▸ **Your instructions**
Continue the biography of Joan Lowery Nixon below, picking up after its last sentence.

======== Document extract

Joan Lowery Nixon (February 3, 1927 – June 28, 2003) was an American journalist and author, specializing in historical fiction and mysteries for children and young adults.

Biography
Joan Lowery was born on February 3, 1927, in Los Angeles, California. In 1947, she received a degree in Journalism from the University of Southern California. At USC, she met her husband, Hershell, a United States Navy officer and a geologist. At USC she was a member of Kappa Delta sorority. She taught school in Los Angeles before starting her family.  In 1964 her first book for children, The Mystery of Hurricane Castle, was published. Her son, Joe Nixon, is a Houston lawyer, who was from 1995 to 2007 a Republican member of the Texas House of Representatives from District 133 in Houston. Nixon, her husband, and their children lived in Corpus Christi, Texas, before finally settling in the Memorial and Tanglewood area of Houston, Texas. She died of pancreatic cancer in Houston on June 28, 2003.

Work
Nixon wrote more than 140 books, including The Kidnapping of Christina Lattimore (1979). She  co-authored several science books with her geologist husband Hershell Nixon.

================
======== Recorded data

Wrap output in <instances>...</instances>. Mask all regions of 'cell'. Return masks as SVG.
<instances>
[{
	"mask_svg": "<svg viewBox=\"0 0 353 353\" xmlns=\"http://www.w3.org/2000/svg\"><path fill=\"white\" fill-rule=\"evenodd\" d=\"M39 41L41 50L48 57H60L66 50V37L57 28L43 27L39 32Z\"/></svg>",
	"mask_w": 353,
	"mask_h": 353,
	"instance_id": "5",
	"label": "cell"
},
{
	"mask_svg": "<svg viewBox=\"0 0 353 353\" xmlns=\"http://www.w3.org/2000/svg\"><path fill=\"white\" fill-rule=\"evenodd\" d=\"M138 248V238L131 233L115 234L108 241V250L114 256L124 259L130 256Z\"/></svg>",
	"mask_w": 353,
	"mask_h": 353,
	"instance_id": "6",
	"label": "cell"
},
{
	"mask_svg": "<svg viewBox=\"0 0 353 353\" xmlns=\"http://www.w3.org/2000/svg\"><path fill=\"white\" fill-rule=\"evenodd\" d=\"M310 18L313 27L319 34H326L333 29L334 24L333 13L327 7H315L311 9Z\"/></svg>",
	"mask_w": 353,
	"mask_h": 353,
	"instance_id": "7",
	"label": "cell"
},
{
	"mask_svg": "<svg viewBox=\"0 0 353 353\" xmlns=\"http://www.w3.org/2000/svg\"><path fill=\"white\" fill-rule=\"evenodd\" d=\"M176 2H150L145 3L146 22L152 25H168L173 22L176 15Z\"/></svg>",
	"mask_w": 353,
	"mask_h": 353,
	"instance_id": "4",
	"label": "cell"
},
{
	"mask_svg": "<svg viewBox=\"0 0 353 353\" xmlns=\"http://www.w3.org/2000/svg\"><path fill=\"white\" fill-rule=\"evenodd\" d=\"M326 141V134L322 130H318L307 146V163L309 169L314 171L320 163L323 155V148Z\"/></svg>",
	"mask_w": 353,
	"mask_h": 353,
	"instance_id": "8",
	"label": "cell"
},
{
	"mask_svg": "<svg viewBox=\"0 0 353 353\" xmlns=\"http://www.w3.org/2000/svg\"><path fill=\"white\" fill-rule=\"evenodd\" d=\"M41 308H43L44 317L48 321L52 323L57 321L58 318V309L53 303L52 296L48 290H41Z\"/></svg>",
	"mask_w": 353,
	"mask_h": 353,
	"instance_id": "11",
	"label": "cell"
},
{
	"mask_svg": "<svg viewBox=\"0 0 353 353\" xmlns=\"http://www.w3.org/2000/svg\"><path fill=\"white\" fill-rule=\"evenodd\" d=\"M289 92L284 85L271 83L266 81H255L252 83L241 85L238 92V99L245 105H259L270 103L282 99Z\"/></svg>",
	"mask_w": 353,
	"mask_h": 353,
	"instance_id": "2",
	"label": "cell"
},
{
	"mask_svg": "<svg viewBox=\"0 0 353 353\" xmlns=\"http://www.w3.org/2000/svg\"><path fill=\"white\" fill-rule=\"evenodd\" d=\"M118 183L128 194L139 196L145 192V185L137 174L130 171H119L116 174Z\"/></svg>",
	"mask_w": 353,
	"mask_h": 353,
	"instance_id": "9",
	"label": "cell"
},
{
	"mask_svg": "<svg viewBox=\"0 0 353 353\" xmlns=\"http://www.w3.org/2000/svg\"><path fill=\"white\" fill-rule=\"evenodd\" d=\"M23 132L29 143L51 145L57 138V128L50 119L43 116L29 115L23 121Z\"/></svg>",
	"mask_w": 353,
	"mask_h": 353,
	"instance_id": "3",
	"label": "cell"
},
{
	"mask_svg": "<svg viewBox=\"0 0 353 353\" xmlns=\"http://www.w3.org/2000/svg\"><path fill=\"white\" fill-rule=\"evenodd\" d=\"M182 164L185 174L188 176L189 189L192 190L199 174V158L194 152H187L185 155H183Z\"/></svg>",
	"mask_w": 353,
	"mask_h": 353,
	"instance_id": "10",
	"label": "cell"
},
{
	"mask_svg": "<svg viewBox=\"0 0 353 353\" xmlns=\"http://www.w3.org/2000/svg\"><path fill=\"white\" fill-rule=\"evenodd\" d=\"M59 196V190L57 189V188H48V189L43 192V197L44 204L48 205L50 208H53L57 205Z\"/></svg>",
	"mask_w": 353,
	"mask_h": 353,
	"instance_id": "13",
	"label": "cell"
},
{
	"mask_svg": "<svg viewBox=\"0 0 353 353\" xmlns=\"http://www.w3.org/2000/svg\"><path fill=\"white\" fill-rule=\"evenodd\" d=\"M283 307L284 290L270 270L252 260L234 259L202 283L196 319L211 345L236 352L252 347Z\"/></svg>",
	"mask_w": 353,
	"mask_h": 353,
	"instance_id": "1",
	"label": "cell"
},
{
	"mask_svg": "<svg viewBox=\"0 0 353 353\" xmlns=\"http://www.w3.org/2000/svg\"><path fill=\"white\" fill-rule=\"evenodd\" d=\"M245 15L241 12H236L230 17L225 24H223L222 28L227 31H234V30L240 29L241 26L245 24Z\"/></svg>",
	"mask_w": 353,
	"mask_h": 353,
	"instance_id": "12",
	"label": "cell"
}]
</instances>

================

▸ **Result for this task**
Nixon was the only author to win four Edgar Allan Poe Awards from the Mystery Writers of America, and had five additional nominations. She won the California Young Reader Medal of the California Library Association twice. She also won the Western Writers of America's Golden Spur Award twice, and received the Texas Institute of Letters Award. Her book Land of Hope is used in some middle schools.

Her novel The Other Side of Dark was made into the 1995 TV movie Awake To Danger, starring Tori Spelling and Michael Gross.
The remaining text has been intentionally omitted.